## EXERCISE GOAL
Return every line from the records below that has the word "Vietnam".

## Saved data entries

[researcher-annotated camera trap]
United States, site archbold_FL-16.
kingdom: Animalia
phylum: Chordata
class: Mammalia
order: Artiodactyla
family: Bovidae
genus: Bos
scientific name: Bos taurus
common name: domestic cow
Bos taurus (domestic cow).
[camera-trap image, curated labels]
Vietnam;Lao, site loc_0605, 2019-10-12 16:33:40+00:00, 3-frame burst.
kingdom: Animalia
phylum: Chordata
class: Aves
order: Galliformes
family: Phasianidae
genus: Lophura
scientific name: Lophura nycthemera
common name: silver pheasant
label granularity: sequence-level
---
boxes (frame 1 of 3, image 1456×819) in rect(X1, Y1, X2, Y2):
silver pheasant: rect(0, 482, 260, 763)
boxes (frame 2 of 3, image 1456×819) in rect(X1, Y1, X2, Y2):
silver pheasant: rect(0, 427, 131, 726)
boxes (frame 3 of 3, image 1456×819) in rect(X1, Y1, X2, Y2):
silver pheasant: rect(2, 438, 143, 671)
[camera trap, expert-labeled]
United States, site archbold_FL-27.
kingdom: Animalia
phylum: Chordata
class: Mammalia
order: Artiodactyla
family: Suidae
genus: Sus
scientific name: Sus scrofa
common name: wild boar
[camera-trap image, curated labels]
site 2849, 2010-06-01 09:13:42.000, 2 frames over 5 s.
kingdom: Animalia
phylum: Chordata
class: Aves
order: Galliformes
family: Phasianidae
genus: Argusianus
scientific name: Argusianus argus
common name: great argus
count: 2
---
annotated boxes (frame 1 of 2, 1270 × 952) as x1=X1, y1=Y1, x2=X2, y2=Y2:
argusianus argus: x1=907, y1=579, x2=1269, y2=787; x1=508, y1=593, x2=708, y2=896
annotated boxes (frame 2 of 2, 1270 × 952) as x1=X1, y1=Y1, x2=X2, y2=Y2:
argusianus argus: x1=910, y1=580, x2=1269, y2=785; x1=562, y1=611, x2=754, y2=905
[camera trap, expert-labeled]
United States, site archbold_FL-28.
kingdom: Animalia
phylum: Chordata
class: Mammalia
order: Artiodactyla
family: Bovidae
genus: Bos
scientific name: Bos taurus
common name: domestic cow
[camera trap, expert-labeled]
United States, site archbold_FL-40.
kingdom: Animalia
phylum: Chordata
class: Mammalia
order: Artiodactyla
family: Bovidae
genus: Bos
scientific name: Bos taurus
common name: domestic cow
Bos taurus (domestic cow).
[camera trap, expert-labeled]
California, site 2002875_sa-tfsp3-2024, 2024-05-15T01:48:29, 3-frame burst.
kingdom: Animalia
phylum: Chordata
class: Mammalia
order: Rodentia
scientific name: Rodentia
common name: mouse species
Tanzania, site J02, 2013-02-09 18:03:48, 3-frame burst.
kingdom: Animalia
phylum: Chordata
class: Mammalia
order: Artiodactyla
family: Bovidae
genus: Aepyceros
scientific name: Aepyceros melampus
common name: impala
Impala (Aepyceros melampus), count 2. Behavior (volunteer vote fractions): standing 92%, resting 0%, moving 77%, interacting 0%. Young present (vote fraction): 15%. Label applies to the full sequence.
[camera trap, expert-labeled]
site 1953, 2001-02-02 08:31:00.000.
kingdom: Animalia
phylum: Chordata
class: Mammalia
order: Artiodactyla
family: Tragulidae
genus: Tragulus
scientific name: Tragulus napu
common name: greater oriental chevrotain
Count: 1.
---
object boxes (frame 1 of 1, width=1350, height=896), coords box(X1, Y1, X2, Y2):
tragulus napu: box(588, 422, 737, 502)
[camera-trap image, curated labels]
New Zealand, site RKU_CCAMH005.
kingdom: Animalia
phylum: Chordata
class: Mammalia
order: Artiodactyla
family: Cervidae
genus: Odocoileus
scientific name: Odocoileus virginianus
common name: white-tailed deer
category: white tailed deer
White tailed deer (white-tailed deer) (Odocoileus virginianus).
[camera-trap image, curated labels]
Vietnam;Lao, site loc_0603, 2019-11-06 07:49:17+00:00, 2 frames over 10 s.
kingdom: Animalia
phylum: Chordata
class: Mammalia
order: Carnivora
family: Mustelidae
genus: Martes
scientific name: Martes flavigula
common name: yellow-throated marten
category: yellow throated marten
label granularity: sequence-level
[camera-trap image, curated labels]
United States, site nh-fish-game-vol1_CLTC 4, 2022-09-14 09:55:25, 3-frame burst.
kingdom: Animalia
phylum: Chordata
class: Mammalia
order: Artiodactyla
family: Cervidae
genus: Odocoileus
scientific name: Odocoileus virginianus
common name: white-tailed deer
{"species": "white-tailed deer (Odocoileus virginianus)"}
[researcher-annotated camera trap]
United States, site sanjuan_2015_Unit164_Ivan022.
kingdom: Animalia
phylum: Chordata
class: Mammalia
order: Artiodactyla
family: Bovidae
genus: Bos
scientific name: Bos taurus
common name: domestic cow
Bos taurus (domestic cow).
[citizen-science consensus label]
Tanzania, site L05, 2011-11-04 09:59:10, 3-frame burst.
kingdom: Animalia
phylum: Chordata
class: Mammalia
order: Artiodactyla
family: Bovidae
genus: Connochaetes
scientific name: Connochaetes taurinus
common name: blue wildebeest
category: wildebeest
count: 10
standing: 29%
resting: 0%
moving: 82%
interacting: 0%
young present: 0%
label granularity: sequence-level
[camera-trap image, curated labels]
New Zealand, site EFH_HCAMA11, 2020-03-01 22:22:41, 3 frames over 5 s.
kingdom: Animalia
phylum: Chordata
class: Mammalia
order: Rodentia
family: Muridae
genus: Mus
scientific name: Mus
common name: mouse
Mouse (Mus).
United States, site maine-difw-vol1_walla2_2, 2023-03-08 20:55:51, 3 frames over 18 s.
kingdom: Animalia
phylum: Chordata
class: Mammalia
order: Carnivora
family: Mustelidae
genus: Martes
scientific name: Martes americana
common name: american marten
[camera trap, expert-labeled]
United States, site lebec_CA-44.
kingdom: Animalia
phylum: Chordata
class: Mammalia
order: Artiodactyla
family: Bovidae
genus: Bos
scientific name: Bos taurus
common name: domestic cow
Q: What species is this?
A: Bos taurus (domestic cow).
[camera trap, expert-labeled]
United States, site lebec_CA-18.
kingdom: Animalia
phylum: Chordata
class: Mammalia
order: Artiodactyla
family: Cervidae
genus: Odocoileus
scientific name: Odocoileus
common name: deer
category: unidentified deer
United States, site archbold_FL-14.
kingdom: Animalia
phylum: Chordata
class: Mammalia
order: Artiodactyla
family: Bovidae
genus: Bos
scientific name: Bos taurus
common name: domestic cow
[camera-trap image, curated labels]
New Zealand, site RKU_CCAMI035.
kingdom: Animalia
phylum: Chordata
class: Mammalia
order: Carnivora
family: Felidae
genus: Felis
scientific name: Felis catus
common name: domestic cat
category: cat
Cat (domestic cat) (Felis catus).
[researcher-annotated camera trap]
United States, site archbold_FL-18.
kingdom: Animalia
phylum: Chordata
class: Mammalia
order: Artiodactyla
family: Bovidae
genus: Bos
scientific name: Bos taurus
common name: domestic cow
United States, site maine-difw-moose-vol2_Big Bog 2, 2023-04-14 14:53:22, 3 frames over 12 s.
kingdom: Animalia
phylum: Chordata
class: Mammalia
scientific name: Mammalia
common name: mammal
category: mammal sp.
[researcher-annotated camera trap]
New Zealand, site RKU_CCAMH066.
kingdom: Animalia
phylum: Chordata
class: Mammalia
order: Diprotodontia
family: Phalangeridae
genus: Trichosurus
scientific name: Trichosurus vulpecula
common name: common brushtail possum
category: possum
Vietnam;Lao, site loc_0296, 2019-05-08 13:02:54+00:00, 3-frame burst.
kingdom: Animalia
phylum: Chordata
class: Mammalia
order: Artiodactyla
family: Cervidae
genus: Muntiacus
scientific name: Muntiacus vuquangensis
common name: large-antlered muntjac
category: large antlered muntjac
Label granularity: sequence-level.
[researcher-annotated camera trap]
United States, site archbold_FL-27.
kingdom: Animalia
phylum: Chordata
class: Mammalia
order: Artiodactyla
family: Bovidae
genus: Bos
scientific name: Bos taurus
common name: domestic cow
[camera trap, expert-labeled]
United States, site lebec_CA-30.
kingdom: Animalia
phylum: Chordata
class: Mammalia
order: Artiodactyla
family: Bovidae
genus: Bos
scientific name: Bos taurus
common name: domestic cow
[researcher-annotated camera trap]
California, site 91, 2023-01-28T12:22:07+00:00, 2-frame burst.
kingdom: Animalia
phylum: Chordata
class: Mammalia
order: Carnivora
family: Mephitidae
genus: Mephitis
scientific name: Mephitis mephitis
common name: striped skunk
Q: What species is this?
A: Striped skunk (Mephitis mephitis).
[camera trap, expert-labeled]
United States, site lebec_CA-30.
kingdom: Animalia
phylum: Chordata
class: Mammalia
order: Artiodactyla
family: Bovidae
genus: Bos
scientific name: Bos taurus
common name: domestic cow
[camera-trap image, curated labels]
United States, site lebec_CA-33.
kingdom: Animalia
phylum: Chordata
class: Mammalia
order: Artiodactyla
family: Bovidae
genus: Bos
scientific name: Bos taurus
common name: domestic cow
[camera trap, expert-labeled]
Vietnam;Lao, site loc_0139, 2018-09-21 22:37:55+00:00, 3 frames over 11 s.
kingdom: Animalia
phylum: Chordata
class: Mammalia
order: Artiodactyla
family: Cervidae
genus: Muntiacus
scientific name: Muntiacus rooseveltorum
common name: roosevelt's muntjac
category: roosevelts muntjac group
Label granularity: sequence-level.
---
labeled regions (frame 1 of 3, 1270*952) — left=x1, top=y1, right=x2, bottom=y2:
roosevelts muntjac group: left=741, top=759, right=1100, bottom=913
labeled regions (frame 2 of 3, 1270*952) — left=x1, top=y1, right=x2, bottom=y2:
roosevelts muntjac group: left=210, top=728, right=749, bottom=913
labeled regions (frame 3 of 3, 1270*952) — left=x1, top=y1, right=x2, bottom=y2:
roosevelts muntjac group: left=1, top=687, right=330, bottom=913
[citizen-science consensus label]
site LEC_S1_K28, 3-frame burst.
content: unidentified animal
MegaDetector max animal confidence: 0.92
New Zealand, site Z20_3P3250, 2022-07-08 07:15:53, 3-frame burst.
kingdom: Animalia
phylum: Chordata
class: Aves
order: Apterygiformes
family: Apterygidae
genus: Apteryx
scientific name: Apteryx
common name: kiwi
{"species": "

## SOLVED PROBLEM
Vietnam;Lao, site loc_0605, 2019-10-12 16:33:40+00:00, 3-frame burst.
Vietnam;Lao, site loc_0603, 2019-11-06 07:49:17+00:00, 2 frames over 10 s.
Vietnam;Lao, site loc_0296, 2019-05-08 13:02:54+00:00, 3-frame burst.
Vietnam;Lao, site loc_0139, 2018-09-21 22:37:55+00:00, 3 frames over 11 s.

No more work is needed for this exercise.